Hello. After a number of failed debugging attempts and tests, I'm hoping to get some input on using pardiso in parallel with openmp. The software in question uses the intel fortran compiler (ifort) and also uses the pardiso solver within a broader finite element code.

I have attempted to run pardiso in parallel via openmp over 1, 2 and 4 processors, but the solve time systematically increases as the number of processors increases. This behavior is repeatable on:

two different computers (1 linux desktop, 1 linux cluster)
multiple different versions of the intel fortran compilers/mkl (11.1_080, 2013.5.192, 2013_sp1) used on the linux desktop
repeated checking of different mkl link line options (https://software.intel.com/en-us/articles/intel-mkl-link-line-advisor/)
tests with different matrix sizes - number of equations can vary from ~100,000 to greater than 10,000,000

For example, pardiso solve times might scaling in the following way for a relatively small matrix (80,000 equations): 1 processor: 0.79 seconds, 2 processors: 1.17 seconds, 4 processors: 1.91 seconds.

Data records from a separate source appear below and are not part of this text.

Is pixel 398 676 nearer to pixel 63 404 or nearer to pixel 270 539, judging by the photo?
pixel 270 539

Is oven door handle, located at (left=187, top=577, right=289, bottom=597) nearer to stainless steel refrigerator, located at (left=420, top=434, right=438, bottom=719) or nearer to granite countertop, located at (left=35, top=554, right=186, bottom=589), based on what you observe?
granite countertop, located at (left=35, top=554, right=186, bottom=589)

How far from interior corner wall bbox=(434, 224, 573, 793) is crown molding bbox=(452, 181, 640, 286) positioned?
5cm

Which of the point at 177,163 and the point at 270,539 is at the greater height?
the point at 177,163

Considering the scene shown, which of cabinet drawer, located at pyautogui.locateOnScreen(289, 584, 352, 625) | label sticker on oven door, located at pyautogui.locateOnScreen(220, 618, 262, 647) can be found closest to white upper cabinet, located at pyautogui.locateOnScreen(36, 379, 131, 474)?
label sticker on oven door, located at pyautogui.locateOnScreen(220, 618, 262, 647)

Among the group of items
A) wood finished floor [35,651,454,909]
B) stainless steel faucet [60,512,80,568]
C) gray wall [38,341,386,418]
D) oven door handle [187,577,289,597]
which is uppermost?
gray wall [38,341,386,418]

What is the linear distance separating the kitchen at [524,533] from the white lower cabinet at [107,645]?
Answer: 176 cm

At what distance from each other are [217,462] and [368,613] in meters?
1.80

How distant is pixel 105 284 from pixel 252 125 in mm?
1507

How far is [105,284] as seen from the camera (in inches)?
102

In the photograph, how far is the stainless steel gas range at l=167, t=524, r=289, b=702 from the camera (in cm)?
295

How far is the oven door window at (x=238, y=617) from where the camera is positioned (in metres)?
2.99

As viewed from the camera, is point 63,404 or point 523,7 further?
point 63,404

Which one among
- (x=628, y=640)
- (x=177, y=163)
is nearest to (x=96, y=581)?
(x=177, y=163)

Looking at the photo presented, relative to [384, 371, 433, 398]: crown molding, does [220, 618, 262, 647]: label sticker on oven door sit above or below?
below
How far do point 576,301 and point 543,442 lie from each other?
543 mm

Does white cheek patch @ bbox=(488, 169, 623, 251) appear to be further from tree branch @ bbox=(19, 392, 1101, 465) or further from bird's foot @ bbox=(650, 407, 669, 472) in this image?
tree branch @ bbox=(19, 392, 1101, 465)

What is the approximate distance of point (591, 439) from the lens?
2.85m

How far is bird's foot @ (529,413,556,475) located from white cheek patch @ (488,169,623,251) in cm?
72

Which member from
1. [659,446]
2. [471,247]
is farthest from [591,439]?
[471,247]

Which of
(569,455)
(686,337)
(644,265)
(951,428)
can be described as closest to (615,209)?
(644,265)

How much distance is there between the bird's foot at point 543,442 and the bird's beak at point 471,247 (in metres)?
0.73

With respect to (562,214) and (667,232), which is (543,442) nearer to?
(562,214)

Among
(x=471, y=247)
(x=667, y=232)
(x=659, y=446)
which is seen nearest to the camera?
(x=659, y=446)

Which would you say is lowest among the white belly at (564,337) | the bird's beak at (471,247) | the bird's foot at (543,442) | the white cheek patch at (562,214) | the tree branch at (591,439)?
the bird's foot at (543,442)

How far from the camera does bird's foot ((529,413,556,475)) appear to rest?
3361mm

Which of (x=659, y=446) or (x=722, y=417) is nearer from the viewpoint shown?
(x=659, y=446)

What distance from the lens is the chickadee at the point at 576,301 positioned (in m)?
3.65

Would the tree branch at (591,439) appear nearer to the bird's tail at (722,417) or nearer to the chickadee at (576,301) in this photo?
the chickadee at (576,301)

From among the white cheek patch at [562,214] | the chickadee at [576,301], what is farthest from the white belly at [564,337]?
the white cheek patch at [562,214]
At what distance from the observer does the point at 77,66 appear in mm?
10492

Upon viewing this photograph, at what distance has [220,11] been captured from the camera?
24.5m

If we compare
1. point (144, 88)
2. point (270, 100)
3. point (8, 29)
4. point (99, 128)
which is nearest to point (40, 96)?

So, something I'm doing across all the systems (hardware, compiler versions, etc) is fundamentally wrong.

Before posting specifics for one example (iparm input parameters, mkl link line commands, compiler version, etc), is there any documentation ,previous posts, etc I should look at that might shed some light on this issue? At this point I've gone through the mkl manual and forums and haven't found any clues to what the issue is. If there is no other documentation to look up, I'll go ahead and post up whatever system/solver information is required.

Thanks in advance,

John

John_N_ · ‎05-30-2014

test

Alexander_K_Intel2 · ‎05-30-2014

Hi John,

That's really strange behavior of PARDISO solving step which we doesn't expect. Which processors do you use and have you switch of hyper-threading?

Thanks,

Alex

Gennady_F_Intel · ‎05-30-2014

>> For example, pardiso solve times might scaling in the following way for a relatively small matrix (80,000 equations): 1 processor: 0.79 seconds, 2 processors: 1.17 seconds, 4 processors: 1.91 seconds.

<< is that solving steps time only or reodering + factorization too?